By comparison with the original Laigh Kirk, the West High Kirk was just a youngster. A second Church (now known as the Old High Kirk) had been built in Kilmarnock in 1732 to accommodate the growing population, but this did not have the same rights and privileges as the Parish Kirk. It was known as a Chapel of Ease, as there could only be one Parish Church, and its ministers were appointed by, and answerable to, the Laigh Kirk until 1764.
Ten years after the Laigh Kirk tragedy of 1801, however, the High Kirk was allowed to become a separate independent Parish Kirk. By this time there were around thirteen Presbyterian Churches in Kilmarnock.
The most important event in the history of the Kilmarnock churches came 30 years later in 1843 with the Disruption. In 1835 the Church of Scotland had passed the Veto Act (to prevent the worst abuses of lairds and councils picking their ministers) and the Chapel Act (giving ministers of Chapels of Ease, such as the High Kirk, the same rights as the minister in the Laigh Kirk).
This was contested in the courts by, among others, William Cunninghame of Lainshaw House at Stewarton, as he was the laird who picked the Stewarton minister.
He won his case and as a result Dr Thomas Chalmers led a ‘walk-out’ from the General Assembly on May 18th1843. Among the 474 ministers who walked out was Rev. Thomas Main of the High Kirk along with most of his elders, to be joined by six elders from the Laigh Kirk. Since they had no Church, they were allowed to meet in the old King Street Church. These new churches called themselves Free Churches and the Kirk Session then acquired a plot of land at the top of Portland Street, and set about raising funds. Their new Church was designed by Cousin and Gale of Edinburgh and built by local tradesmen. The foundation stone was laid by William Houison Crawford of Craufurdland Castle, one of the elders who had left the Laigh Kirk, and it was finished within the year. It cost, including the land, approximately £3,000 and it is to their credit that they opened the new Free High Kirk on July 26th 1844. It is worth noting that this new Free Church had, within a few years, around 700 church buildings, 500 manses and three theological colleges. In 1876 some members left the Free High Kirk to form the Grange Free Kirk, then in 1900 the name was changed to the High United Free Kirk. In 1929 the Church returned to the fold, to be known from then on as the West High Kirk. 1994 saw the 150th anniversary celebrations, yet within six years the wheel had turned full circle with the West High Kirk uniting once again with the Laigh Kirk in October 2000 to form the Laigh West High Kirk.
As regards West High Kirk minsters, in the last years of the 19th century Rev. James Moffat was an interim minister during the Rev. Thom’s illness. He went on to become Professor Moffat at the United Free Church College in Glasgow and thence to the Theological Seminary in New York.

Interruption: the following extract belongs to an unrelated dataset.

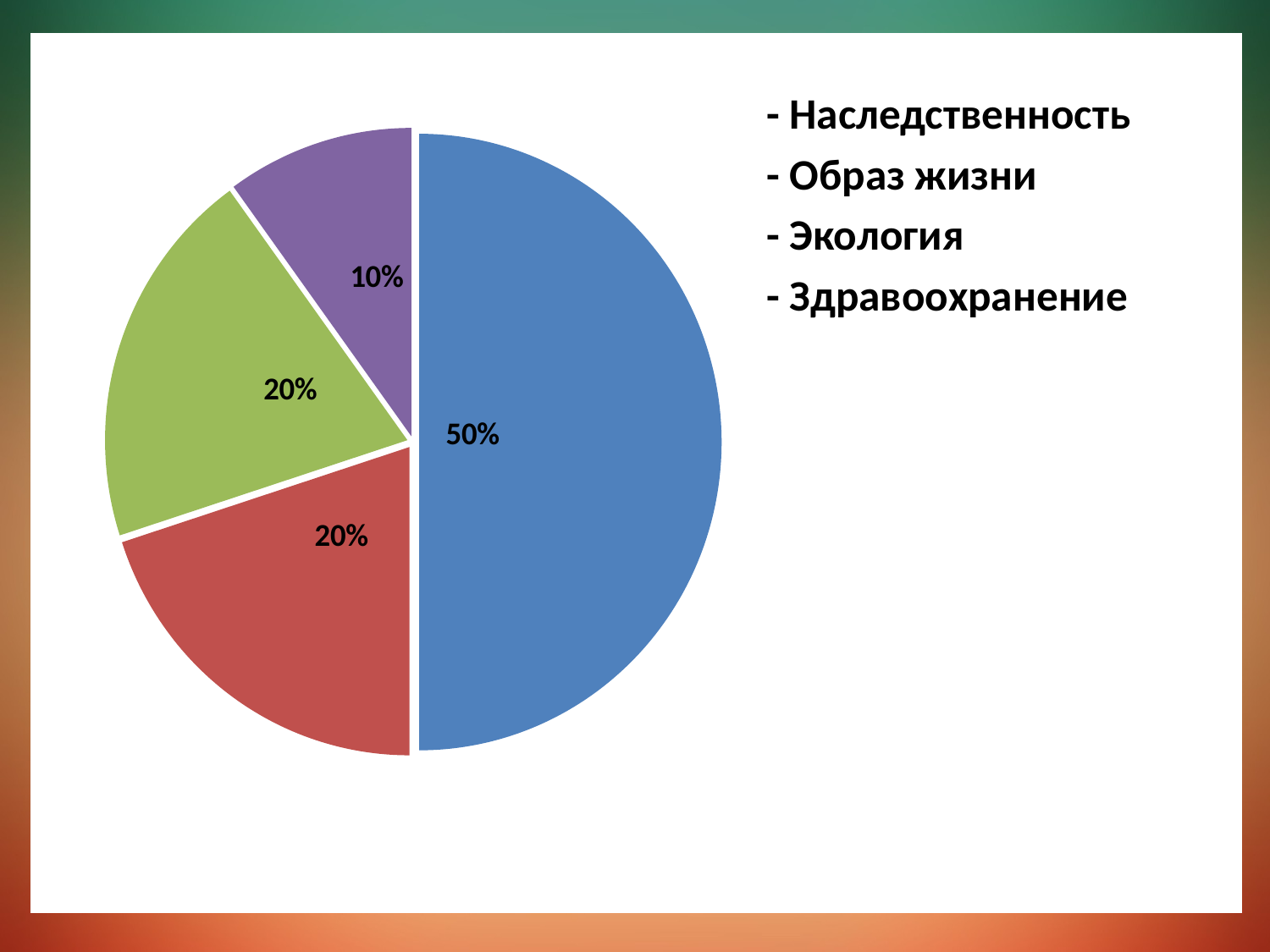
What is the difference between the blue slice and the purple slice of the pie chart? 40% What value is labelled on the red slice of the pie chart? 20% How many slices does the pie chart have? 4 What colour is the largest slice of the pie chart? blue What is the value of the smallest slice of the pie chart? 10% What value is labelled on the purple slice of the pie chart? 10% What is the value of the largest slice of the pie chart? 50% How many items are listed in the text to the right of the pie chart? 4 What value is labelled on the green slice of the pie chart? 20% What kind of chart is shown on the slide? pie chart Which slice is larger, the blue slice or the red slice? blue What value is labelled on the blue slice of the pie chart? 50%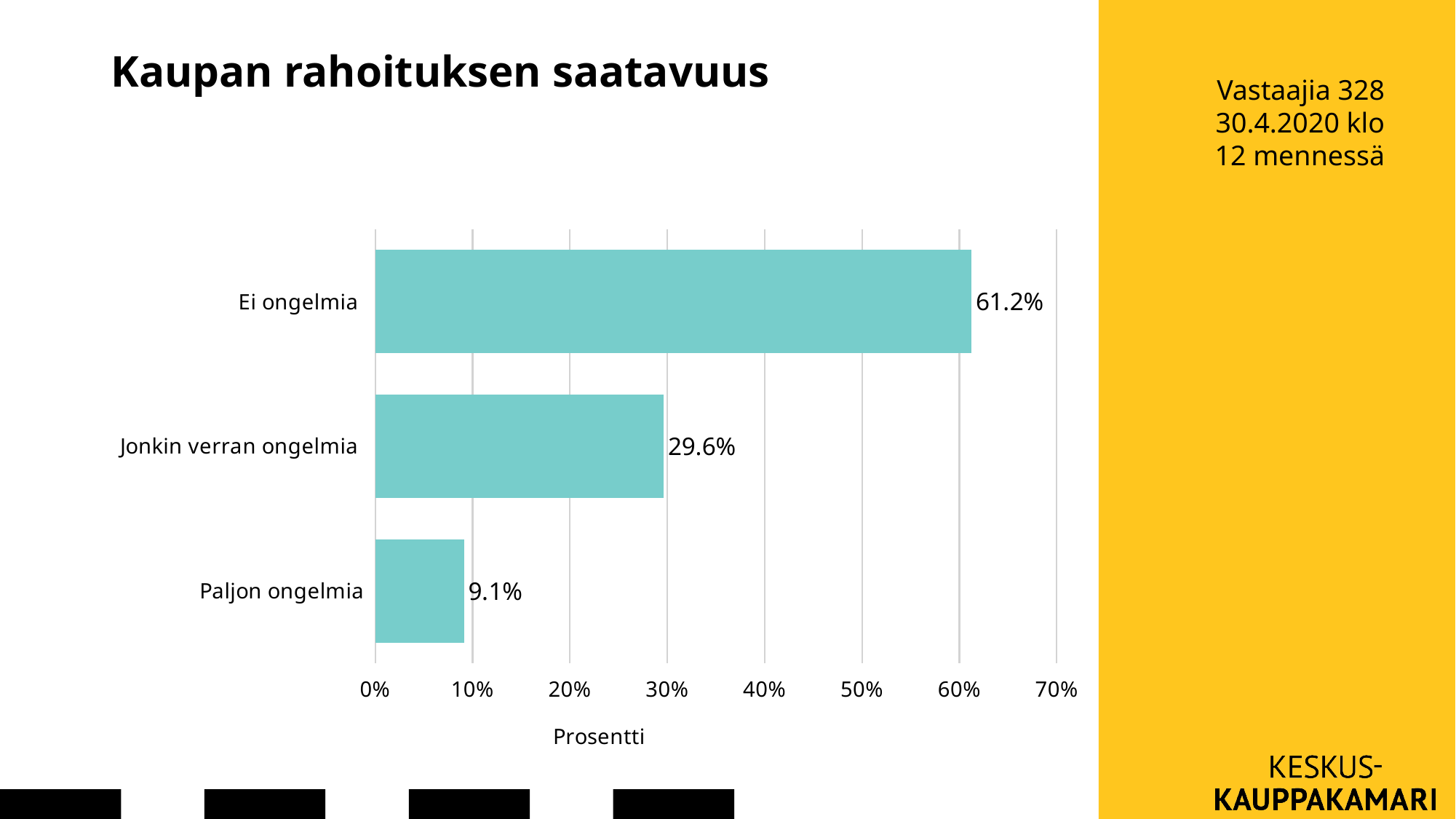
Is the value for Ei ongelmia greater or less than 50%? greater What kind of chart is shown on the slide? Bar chart Which category has the highest value? Ei ongelmia What is the value for Ei ongelmia? 61.2% What is the value for Jonkin verran ongelmia? 29.6% What is the value for Paljon ongelmia? 9.1% What is the difference between the values for Ei ongelmia and Jonkin verran ongelmia? 31.6% How many categories are shown in the chart? 3 Which category has the lowest value? Paljon ongelmia Which is larger, the value for Jonkin verran ongelmia or the value for Paljon ongelmia? Jonkin verran ongelmia What is the difference between the values for Jonkin verran ongelmia and Paljon ongelmia? 20.5% What is the title of the chart? Kaupan rahoituksen saatavuus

He was the author of the Moffat translation of the Bible (1926).
Several ministers and former ministers of the West High Kirk were the following Moderators:
Rev. Thomas Main (1843-1857)
Rev. Daniel Lamont 1900-1904)
Rev. G. J. Jeffrey (1920-1928)
Rev. Leonard Small (1935 – 1944)
Rev Ian Miller (1945-1950) (not in Scotland)
In addition, Rev A. McLellan’s son (2000) and Rev I. Millar’s son (2001) also served in this high office. This was a unique achievement for a Scottish Parish Church, with past ministers’ sons providing two consecutive moderators.